#### DATA PROVIDED
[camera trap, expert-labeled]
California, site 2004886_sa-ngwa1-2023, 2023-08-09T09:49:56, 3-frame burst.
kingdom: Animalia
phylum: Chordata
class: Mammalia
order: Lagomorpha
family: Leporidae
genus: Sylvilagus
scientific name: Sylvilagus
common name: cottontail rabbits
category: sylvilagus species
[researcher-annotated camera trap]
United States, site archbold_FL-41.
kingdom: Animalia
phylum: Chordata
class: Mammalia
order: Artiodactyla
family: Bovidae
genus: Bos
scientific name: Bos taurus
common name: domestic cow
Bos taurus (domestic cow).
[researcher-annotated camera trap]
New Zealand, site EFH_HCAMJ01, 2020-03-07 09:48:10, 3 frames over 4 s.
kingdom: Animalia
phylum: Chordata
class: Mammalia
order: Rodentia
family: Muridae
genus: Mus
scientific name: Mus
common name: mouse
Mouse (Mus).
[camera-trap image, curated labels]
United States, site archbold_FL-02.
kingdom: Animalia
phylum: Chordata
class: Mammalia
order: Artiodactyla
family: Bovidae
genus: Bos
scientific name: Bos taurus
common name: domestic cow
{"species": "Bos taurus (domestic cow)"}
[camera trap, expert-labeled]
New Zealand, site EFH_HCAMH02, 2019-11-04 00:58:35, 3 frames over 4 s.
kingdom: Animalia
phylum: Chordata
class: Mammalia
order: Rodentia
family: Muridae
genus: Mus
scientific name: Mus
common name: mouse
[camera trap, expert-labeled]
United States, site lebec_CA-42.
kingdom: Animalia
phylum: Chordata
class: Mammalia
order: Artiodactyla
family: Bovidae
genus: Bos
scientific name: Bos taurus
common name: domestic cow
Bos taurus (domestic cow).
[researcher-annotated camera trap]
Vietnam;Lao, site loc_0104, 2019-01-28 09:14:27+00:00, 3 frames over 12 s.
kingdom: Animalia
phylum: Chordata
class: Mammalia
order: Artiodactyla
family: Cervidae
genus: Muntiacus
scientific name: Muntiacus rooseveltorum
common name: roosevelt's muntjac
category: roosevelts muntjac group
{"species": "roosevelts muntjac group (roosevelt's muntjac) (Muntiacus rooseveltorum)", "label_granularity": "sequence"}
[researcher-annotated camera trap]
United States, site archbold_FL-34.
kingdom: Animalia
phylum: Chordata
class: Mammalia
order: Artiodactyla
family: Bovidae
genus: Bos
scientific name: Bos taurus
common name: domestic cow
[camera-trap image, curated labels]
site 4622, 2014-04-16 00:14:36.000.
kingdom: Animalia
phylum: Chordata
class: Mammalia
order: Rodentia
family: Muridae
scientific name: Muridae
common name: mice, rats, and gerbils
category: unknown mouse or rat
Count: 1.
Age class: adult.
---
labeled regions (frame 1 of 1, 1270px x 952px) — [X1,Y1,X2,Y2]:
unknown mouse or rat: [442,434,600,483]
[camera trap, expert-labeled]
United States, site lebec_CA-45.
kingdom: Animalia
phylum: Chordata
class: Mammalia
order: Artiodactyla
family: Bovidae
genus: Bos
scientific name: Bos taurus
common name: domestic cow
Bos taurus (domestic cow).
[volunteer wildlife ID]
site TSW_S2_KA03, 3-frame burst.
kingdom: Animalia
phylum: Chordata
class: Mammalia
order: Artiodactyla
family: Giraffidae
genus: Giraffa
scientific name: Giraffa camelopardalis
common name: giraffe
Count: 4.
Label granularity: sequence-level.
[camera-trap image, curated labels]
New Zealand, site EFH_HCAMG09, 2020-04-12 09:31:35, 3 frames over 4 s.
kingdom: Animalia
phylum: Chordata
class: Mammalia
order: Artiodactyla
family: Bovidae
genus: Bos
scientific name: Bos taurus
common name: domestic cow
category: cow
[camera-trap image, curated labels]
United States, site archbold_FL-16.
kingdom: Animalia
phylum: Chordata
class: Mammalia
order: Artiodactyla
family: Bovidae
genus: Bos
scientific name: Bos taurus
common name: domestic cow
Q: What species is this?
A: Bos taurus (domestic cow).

#### WORK TO COMPLETE
This exercise calls for the entries to be restated exactly.

#### ANSWER TO THIS PROBLEM
[camera trap, expert-labeled]
California, site 2004886_sa-ngwa1-2023, 2023-08-09T09:49:56, 3-frame burst.
kingdom: Animalia
phylum: Chordata
class: Mammalia
order: Lagomorpha
family: Leporidae
genus: Sylvilagus
scientific name: Sylvilagus
common name: cottontail rabbits
category: sylvilagus species
[researcher-annotated camera trap]
United States, site archbold_FL-41.
kingdom: Animalia
phylum: Chordata
class: Mammalia
order: Artiodactyla
family: Bovidae
genus: Bos
scientific name: Bos taurus
common name: domestic cow
Bos taurus (domestic cow).
[researcher-annotated camera trap]
New Zealand, site EFH_HCAMJ01, 2020-03-07 09:48:10, 3 frames over 4 s.
kingdom: Animalia
phylum: Chordata
class: Mammalia
order: Rodentia
family: Muridae
genus: Mus
scientific name: Mus
common name: mouse
Mouse (Mus).
[camera-trap image, curated labels]
United States, site archbold_FL-02.
kingdom: Animalia
phylum: Chordata
class: Mammalia
order: Artiodactyla
family: Bovidae
genus: Bos
scientific name: Bos taurus
common name: domestic cow
{"species": "Bos taurus (domestic cow)"}
[camera trap, expert-labeled]
New Zealand, site EFH_HCAMH02, 2019-11-04 00:58:35, 3 frames over 4 s.
kingdom: Animalia
phylum: Chordata
class: Mammalia
order: Rodentia
family: Muridae
genus: Mus
scientific name: Mus
common name: mouse
[camera trap, expert-labeled]
United States, site lebec_CA-42.
kingdom: Animalia
phylum: Chordata
class: Mammalia
order: Artiodactyla
family: Bovidae
genus: Bos
scientific name: Bos taurus
common name: domestic cow
Bos taurus (domestic cow).
[researcher-annotated camera trap]
Vietnam;Lao, site loc_0104, 2019-01-28 09:14:27+00:00, 3 frames over 12 s.
kingdom: Animalia
phylum: Chordata
class: Mammalia
order: Artiodactyla
family: Cervidae
genus: Muntiacus
scientific name: Muntiacus rooseveltorum
common name: roosevelt's muntjac
category: roosevelts muntjac group
{"species": "roosevelts muntjac group (roosevelt's muntjac) (Muntiacus rooseveltorum)", "label_granularity": "sequence"}
[researcher-annotated camera trap]
United States, site archbold_FL-34.
kingdom: Animalia
phylum: Chordata
class: Mammalia
order: Artiodactyla
family: Bovidae
genus: Bos
scientific name: Bos taurus
common name: domestic cow
[camera-trap image, curated labels]
site 4622, 2014-04-16 00:14:36.000.
kingdom: Animalia
phylum: Chordata
class: Mammalia
order: Rodentia
family: Muridae
scientific name: Muridae
common name: mice, rats, and gerbils
category: unknown mouse or rat
Count: 1.
Age class: adult.
---
labeled regions (frame 1 of 1, 1270px x 952px) — [X1,Y1,X2,Y2]:
unknown mouse or rat: [442,434,600,483]
[camera trap, expert-labeled]
United States, site lebec_CA-45.
kingdom: Animalia
phylum: Chordata
class: Mammalia
order: Artiodactyla
family: Bovidae
genus: Bos
scientific name: Bos taurus
common name: domestic cow
Bos taurus (domestic cow).
[volunteer wildlife ID]
site TSW_S2_KA03, 3-frame burst.
kingdom: Animalia
phylum: Chordata
class: Mammalia
order: Artiodactyla
family: Giraffidae
genus: Giraffa
scientific name: Giraffa camelopardalis
common name: giraffe
Count: 4.
Label granularity: sequence-level.
[camera-trap image, curated labels]
New Zealand, site EFH_HCAMG09, 2020-04-12 09:31:35, 3 frames over 4 s.
kingdom: Animalia
phylum: Chordata
class: Mammalia
order: Artiodactyla
family: Bovidae
genus: Bos
scientific name: Bos taurus
common name: domestic cow
category: cow
[camera-trap image, curated labels]
United States, site archbold_FL-16.
kingdom: Animalia
phylum: Chordata
class: Mammalia
order: Artiodactyla
family: Bovidae
genus: Bos
scientific name: Bos taurus
common name: domestic cow
Q: What species is this?
A: Bos taurus (domestic cow).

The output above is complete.